When I started a blog I think that I also really really really heaps badly wanted to write something about fat activism, but I think that anything I try to write will be so influenced by the exhaustingly amazing words of size activists like Natalie Perkins and Lesley Kinzel and Ragen Chastain and Charlotte Cooper and Kate Harding. Because I am constantly disgusted by the things that people will breezily say about fat people, because if these things were said about black people they would be completely unacceptable and borderline psychopathic. And I am angry that BMI is supposedly an indicator for health when actually all it indicates is that everyone should go and get a blood test and BMI actually just hides that heaps of thin people eat crap and don't move their bodies; and I do resent that apparently every fat person is a drain on the health system but that nobody begrudges cyclists or highly stressed lawyers or bungee jumpers of their free health care.

So I think I want to use this blog to sometimes look at sizeism on Facebook. Because when I look through all of these horribly offensive nuggets that I have gathered, it is not just people from Newtown parties who are writing this shit. It is my friends. It is people who are friends with me and heaps of other fat people, and who are educated and left wing and funny and well dressed. It is people who say stuff like this:


thegoodipad

And I guess that this might seem kind of inoffensive. But actually, I am offended. I am offended because calling someone fat isn't just a description of their body shape. The social meaning of the word means they are a smelly, awful, unlovable pleb who eats nine Big Macs every day and probably never has sex and also definitely has diabetes and will die of a heart attack in the next seven months. Kate Harding wrote an essay about this and you should read it because she is smarter than me. But I think that this little Facebook post here by Anonymous Facebook User [AFU], and liked by three other Anonymous Facebook Users, shows how ingrained jokes about fat people are in society. And how easy they are to make. As easy as making a cake with a cake mixer, or as easy as keeping your tights up when you know that you just have to wear a pair of black undies over the top. They're so easy because you use the word fat and you immediately have a punch line. And like I said last time, this is Facebook. It is public. I wasn't aware that fat people weren't allowed to have iPads, and also that they weren't allowed to think they are "cool". God forbid a fat person uses a piece of technology in public, in case someone thinks they are trying to be impressive. Don't you realise that you can't be impressive if you are a fat person? Even if you have an extremely well paying job that means you can buy an iPad, you better not use it in public in case ANFU thinks you are trying to impress her.

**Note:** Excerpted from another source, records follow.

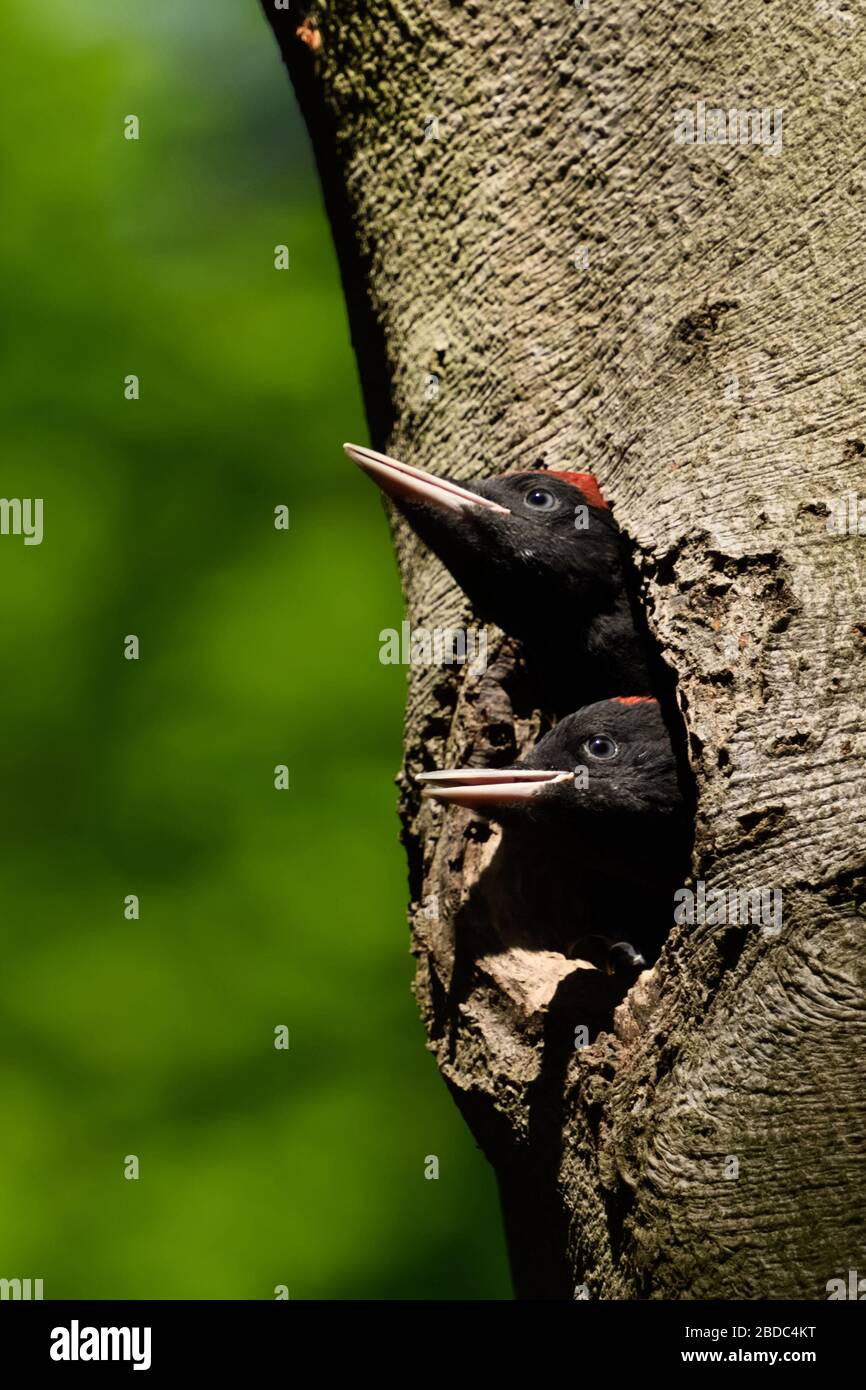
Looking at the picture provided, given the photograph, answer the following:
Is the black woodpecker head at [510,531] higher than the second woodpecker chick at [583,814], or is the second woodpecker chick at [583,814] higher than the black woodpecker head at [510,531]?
the black woodpecker head at [510,531]

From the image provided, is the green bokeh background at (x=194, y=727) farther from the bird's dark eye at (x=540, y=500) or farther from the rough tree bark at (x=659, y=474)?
the bird's dark eye at (x=540, y=500)

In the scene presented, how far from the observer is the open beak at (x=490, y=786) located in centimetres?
296

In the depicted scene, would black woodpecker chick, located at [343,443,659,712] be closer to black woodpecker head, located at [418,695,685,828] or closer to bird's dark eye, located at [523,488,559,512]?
bird's dark eye, located at [523,488,559,512]

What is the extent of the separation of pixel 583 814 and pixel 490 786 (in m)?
0.21

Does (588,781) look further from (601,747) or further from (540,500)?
(540,500)

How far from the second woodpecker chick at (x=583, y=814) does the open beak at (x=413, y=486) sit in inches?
20.0

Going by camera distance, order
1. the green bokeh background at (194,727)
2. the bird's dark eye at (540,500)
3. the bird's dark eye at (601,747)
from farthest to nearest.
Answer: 1. the green bokeh background at (194,727)
2. the bird's dark eye at (540,500)
3. the bird's dark eye at (601,747)

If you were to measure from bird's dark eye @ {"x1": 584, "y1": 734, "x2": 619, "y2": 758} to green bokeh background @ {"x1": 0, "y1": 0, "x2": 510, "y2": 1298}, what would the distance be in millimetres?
2339

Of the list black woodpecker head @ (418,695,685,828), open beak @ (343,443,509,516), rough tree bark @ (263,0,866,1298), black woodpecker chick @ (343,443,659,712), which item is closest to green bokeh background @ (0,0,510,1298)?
rough tree bark @ (263,0,866,1298)

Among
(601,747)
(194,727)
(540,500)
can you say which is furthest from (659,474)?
(194,727)

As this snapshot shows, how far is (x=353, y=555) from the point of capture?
579 centimetres

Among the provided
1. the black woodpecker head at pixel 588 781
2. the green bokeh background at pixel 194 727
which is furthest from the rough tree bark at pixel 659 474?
the green bokeh background at pixel 194 727

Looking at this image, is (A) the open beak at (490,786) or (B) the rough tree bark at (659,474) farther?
(A) the open beak at (490,786)

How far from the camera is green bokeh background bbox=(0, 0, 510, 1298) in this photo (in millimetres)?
5113
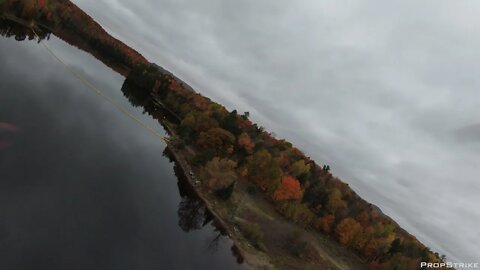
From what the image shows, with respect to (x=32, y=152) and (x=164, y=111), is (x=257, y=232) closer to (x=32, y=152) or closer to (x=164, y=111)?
(x=32, y=152)

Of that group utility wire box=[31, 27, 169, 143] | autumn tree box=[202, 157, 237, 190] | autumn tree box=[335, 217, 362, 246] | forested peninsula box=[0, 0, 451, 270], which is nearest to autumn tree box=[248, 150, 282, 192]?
forested peninsula box=[0, 0, 451, 270]

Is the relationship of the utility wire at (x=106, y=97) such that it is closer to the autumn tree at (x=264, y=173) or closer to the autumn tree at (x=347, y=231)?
the autumn tree at (x=264, y=173)

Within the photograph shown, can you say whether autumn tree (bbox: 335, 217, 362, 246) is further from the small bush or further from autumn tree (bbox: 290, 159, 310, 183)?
the small bush

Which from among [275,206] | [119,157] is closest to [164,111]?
[275,206]

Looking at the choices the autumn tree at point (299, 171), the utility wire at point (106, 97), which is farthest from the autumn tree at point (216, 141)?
the autumn tree at point (299, 171)

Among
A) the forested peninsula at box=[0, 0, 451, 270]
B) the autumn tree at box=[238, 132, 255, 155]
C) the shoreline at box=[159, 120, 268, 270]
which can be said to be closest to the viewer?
the shoreline at box=[159, 120, 268, 270]
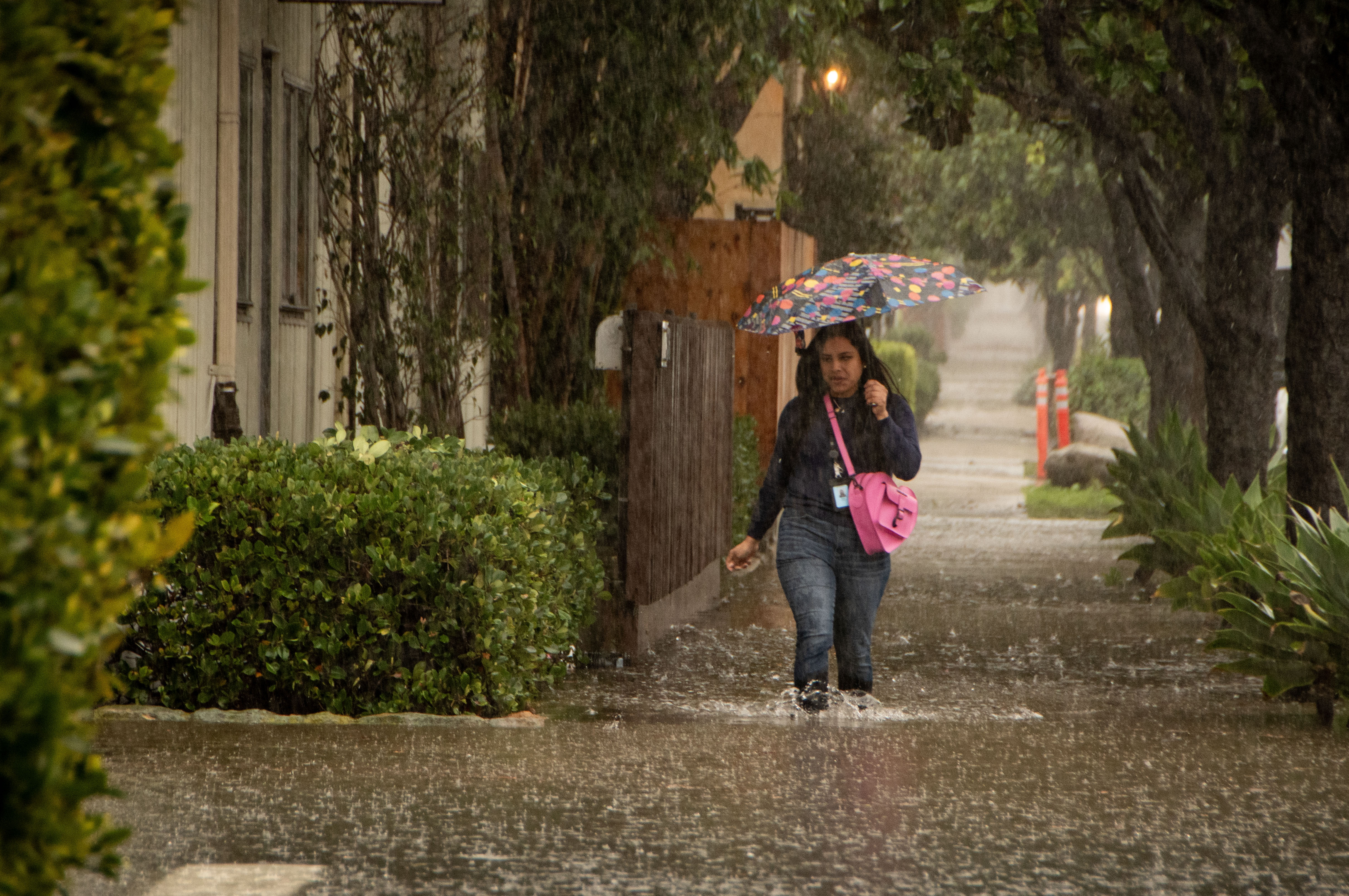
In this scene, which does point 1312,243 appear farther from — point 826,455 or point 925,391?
point 925,391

Ultimately nobody is winning by making these kind of jokes. Unhealthy fat people get the message that their body is something to be ashamed of, and they don't want to spend any time nourishing it or moving it around. I don't know anyone who has ever wanted to look after something they hate. Beauty standards continue to be perpetuated, fat people continue to be othered and thin people continue to fear being fat. How is it a good thing that 50% of women aged between 18 and 25 would rather be hit with a truck than be fat? Living in fear of YOUR OWN BODY is not a good way to live, and nobody needs to live like that ever since they figured out that spontaneous human combustion is a myth.

So, Facebook. Fat shaming. I can't sum it up as neatly as I would like to. But I'm going to keep trying. Facebook makes this kind of kitchen sink anthropology pretty easy. Almost as easy as making a fat joke.

2 comments:

  1. Oh god yeah, I actually quit Facebook for this very reason. Sure, I could have simply blocked or deleted each person but that would have left me with none anyway.... which is sad no matter how you look at it.
    I love this post (and all the blogs you link to).
    Good to see a kiwi out and about!